With a BAFTA under his belt, and an Oscar likely to follow, Casey Affleck must be feeling pretty good about life. In this, he will finally slipping out of the character of Lee Chandler, the central figure of Manchester by the Sea. Lee’s misery is clear and abject from the film’s opening, and Affleck subtly and engrossingly evokes the nuances of his sensibilities throughout.
It is a superb performance, conveying at times seething anger, heart-breaking sadness, cautious pleasure and latent wit. Kenneth Lonergan, writing and directing, has wrought a character of depth and utter realism – his habits and mannerisms, his stoicism and repressions. The result is mesmerising in its humanity, and has the younger Affleck a shoe-in for this year’s Oscar. His supporting cast is impressive in almost equal measure; Michelle Williams is a fleeting but devastating presence in the film, and Kyle Chandler makes similarly efficient work of characterising Lee’s older brother.
Manchester’s surprise element, in a way, is its youngest principal actor, Lucas Hedges, who plays Lee’s nephew Patrick with an honesty that at times makes for painful viewing.

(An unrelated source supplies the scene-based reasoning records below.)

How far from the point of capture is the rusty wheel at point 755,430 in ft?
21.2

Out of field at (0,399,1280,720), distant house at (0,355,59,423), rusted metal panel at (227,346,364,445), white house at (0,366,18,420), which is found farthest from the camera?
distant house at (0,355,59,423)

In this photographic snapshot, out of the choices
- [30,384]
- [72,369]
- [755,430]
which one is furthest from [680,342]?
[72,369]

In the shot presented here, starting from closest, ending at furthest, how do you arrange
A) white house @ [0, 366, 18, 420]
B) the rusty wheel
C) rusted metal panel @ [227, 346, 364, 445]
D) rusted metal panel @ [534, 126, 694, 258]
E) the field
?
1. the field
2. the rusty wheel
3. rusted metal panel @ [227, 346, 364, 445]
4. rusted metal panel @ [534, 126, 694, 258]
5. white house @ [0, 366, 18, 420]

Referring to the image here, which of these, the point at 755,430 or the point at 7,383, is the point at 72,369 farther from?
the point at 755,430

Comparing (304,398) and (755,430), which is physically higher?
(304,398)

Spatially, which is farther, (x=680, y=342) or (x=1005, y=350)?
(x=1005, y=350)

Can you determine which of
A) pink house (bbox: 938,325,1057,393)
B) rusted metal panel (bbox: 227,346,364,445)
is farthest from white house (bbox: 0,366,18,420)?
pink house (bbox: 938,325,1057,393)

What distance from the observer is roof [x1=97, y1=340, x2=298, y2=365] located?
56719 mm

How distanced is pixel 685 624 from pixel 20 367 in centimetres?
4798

His nomination for an Academy Award is far less likely to be fruitful, but this is nonetheless a ruthlessly truthful portrayal of a teenager dealing with an expected tragedy. His grief hides in plain sight, and surfaces only rarely. Meanwhile his everyday preoccupations are those of any of his peers: hockey, girls and his cringeworthy garage band.
The band provides examples of the most surprising elements of Manchester by the Sea – genuinely funny scenes and lines. Lonergan’s script doesn’t pretend that a teenager’s grief is utterly all-consuming, and allows Patrick’s exploits to be played for fun in a heartfelt way. Like anyone, with the exception of Lee, we worry that the young man is shutting out his feelings, but we also empathise with his fears and desires.
As Lee and Patrick struggle to reconnect, and attempt to deal with the mess they have been landed with, the film lingers with them to watch their dynamic unfold. The pace is gentle, and there is no preoccupation with an ending or neat conclusion, which makes for a pleasant amble into melancholy, contradictory though that may sound. For the story and its telling to also evoke such convincing and winning familial contentment is a wonderful flourish.